I have the following sequence: $$a_n =\sum_{k = 1}^n (-1)^{b_k} {1\over k^2} $$ And the hint is that I have to prove that: $$ {1\over k^2} < {1\over k-1} - {1\over k} $$
So assuming $m>n$, I have to prove that: $$\forall \epsilon >0, \exists N \in \mathbb{N},$$ so that $$ \forall m,n > N \Rightarrow \lvert a_m - a_n\rvert < \epsilon $$
What I gathered so far: $ \lvert a_m - a_n\rvert = \lvert \sum_{k = n+1}^m (-1)^{b_k} {1\over k^2}\rvert $
$b_k$ is a sequence of natural numbers ${1,2,3.....}$, so in absolute value, $(-1)^{b_k} $ is $1$. Therefore:
$ \lvert a_m - a_n\rvert = \lvert \sum_{k = n+1}^m (-1)^{b_k} {1\over k^2}\rvert \leq \sum_{k = n+1}^m {1\over k^2}. $
From here on, its not so clear to me as to how to proceed. What should be my next steps?

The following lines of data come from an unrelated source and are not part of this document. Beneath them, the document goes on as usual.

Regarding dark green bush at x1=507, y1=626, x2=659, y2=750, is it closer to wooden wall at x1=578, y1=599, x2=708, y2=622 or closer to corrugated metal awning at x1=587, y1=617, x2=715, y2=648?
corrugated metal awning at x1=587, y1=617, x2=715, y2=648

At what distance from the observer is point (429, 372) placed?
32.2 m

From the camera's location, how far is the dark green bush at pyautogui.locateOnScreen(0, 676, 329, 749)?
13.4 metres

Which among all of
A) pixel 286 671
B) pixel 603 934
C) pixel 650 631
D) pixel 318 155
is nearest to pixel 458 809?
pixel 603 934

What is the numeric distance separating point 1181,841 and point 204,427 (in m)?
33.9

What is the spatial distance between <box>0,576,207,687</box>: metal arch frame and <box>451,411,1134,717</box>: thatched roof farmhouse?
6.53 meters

You're almost done. Since $\frac{1}{k^2} \leq \frac{1}{k-1}-\frac{1}{k}$ you have that
$$\sum_{k = n+1}^m {1\over k^2}\leq\sum_{k=n+1}^m \left[\frac{1}{k-1}-\frac{1}{k}\right]$$ This is a telescoping series which is equal to $\frac{1}{n}-\frac{1}{m}$. It converges to zero as $n,m\rightarrow 0$.